Marcher dans les bocages de Corbigny : miroir vivant de l’âme nivernaise

Le bocage : un décor fondateur entre Morvan et Nivernais

Autour de Corbigny, petite ville à la lisière du Morvan et du Bazois, se déploient des kilomètres de bocage, ce maillage de haies, de prairies et de bosquets qui semble découper le paysage en une mosaïque de verts. Ici, la campagne ne s’étire pas en plaines nues. Elle s’enroule, se replie, se découpe en parcelles où l’histoire rurale s’est ancrée. Mais le bocage n’est pas qu’une affaire de paysage. Il raconte une façon de vivre et d’occuper le territoire, il façonne la culture locale autant que les pratiques agricoles.
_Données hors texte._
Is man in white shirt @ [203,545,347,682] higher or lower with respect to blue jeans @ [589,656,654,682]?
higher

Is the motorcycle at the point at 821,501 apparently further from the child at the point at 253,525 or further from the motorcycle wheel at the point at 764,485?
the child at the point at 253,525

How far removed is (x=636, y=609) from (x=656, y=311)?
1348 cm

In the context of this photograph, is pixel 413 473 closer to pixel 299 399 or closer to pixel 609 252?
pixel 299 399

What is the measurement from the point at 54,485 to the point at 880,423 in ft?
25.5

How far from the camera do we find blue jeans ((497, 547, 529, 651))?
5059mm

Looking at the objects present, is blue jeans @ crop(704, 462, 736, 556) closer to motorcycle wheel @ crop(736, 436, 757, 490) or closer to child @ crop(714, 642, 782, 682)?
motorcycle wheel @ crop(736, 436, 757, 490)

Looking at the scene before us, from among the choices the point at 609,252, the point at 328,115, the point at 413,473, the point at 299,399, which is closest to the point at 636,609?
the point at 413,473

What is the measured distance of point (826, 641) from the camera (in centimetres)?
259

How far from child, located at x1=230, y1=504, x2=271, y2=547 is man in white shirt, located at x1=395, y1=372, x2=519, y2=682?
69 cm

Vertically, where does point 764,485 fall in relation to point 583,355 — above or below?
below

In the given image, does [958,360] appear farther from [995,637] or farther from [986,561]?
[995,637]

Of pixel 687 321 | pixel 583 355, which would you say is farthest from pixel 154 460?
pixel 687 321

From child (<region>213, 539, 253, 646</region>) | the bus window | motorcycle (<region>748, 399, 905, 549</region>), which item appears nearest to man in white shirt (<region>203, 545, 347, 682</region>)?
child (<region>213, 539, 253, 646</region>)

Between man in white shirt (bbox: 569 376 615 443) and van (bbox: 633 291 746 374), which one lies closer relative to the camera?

Pour comprendre le Nivernais et le Morvan d’aujourd’hui comme d’hier, regarder le bocage, le parcourir, c’est approcher ce qui distingue la région, et sentir pourquoi ses habitants y tiennent tant.

Origines et évolution du bocage autour de Corbigny

Une (très) longue histoire agricole

Le bocage n'est pas né par hasard. Dans cette région, ses racines plongent dans le Moyen Âge, lorsque l’essor du bétail a transformé la physionomie des campagnes. Dès le XIII siècle, la progression de l’élevage bovin et le besoin de délimiter pacages et propriétés poussent les paysans à ériger des haies vives — principalement de charmille, d’aubépine et de prunellier (source : Comité du Patrimoine rural du Conseil départemental de la Nièvre). Ces haies sont à la fois barrières efficaces contre le bétail, coupe-vent et réserve de bois. Jusqu’au XIX siècle, chaque village façonne ainsi un patchwork aux contours irréguliers : ici, une prairie entoure les fermes, là une pièce de bois, un pré, un champ. Si l’on consulte les cartes anciennes, comme l’Atlas de Trudaine (vers 1745), on y lit déjà ce morcellement qui persiste encore aujourd’hui.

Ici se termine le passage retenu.